Admins face a parallel challenge: while generative search and AI agents are powerful, they lack tools to shape how customers enter the experience, leading to inconsistent results and lower self-service success.
The core problem wasn’t just discoverability, it was continuity, guidance, and confidence across the entire support journey.
A central design challenge was enabling a smooth transition from informational search to conversational support, without forcing users into an abrupt context switch.
Key decisions included:
• Treating Quick Answers as a bridge, not an endpoint
• Making the transition to AI agents feel like a continuation of the same interaction, with prior context preserved
• Exploring multiple patterns (full-page conversation, expanded widget, sidebar experiences) to balance scalability, immersion, and feasibility
The full-page conversational model emerged as the most future-proof, particularly for supporting multimodal interactions like voice, images, and rich sources, while still allowing pragmatic MVP entry points via widgets.
I led discovery and validation across research, workshops, and iterative testing, ensuring the experience was grounded in real user behavior while remaining feasible across teams.
This included unmoderated user testing with Support Operations and Knowledge admins to validate the Suggested Questions setup, language handling, selection flows, and overall clarity of the admin experience. In parallel, I tested core experience assumptions, such as widget-based versus full-page conversational patterns, to assess scalability, comprehension, and alignment with long-term goals like multimodal support.
I also facilitated cross-functional design workshops with designers and product partners to explore multiple interaction models, align on scope, and stress-test the vision against delivery constraints. These workshops helped narrow early explorations into clearer directions, align expectations across teams, and surface key assumptions that required validation before implementation.
Insights from testing and workshops directly informed layout, hierarchy, terminology, MVP scope, and sequencing, allowing us to move forward with confidence while continuing to refine the long-term conversational Help Center vision.

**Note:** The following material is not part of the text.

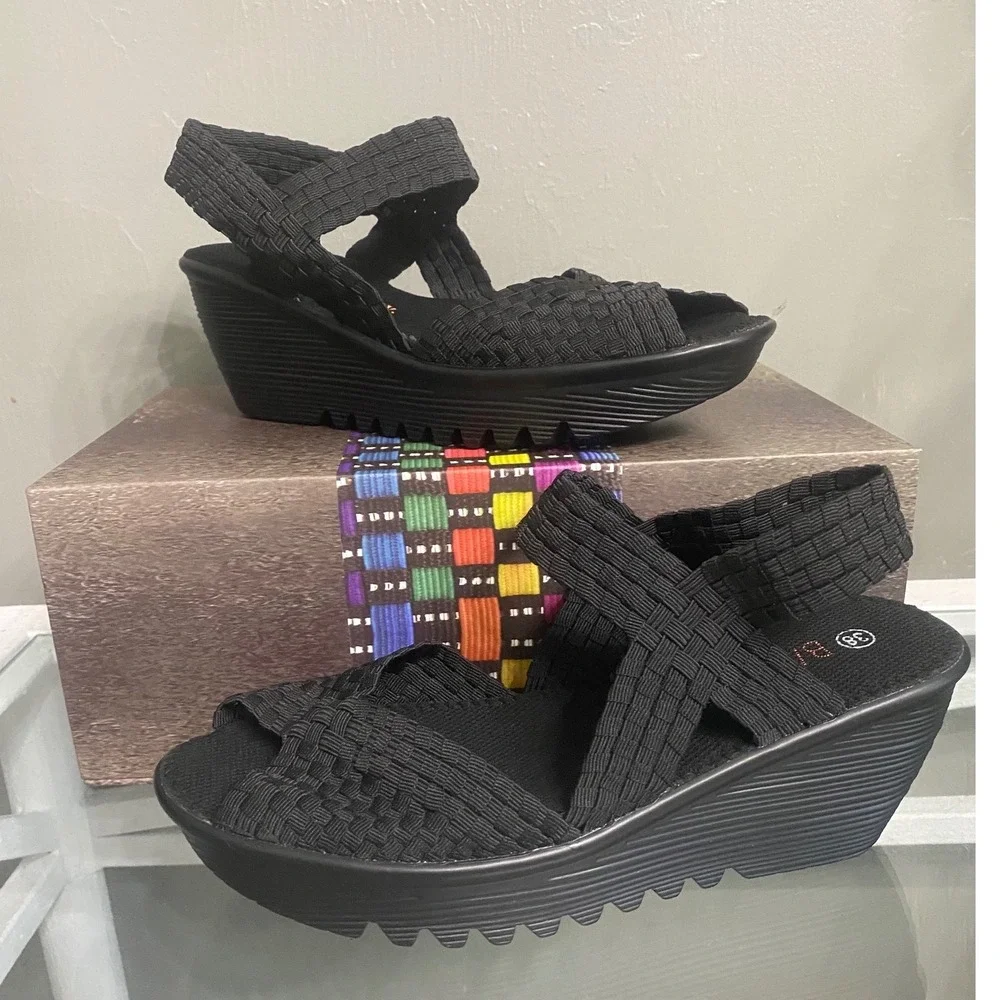 Bernie Mev Fame Black Woven Elastic Platform Wedge Sandals Women 7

This project reinforced several core principles in my design practice:
• Conversational UX is a system design problem, not a single interface
• AI experiences require strong entry-point guidance, not just better answers
• Admin tooling must scale with complexity without transferring cognitive load to users
• Validation is most effective when it informs what to build now vs. what to envision next
• Designing for future capabilities (voice, multimodal) requires early architectural thinking, even in MVPs
The Conversational Help Center pushed me deeper into experience strategy, aligning long-term vision with near-term delivery, while keeping both customer and admin needs in balance.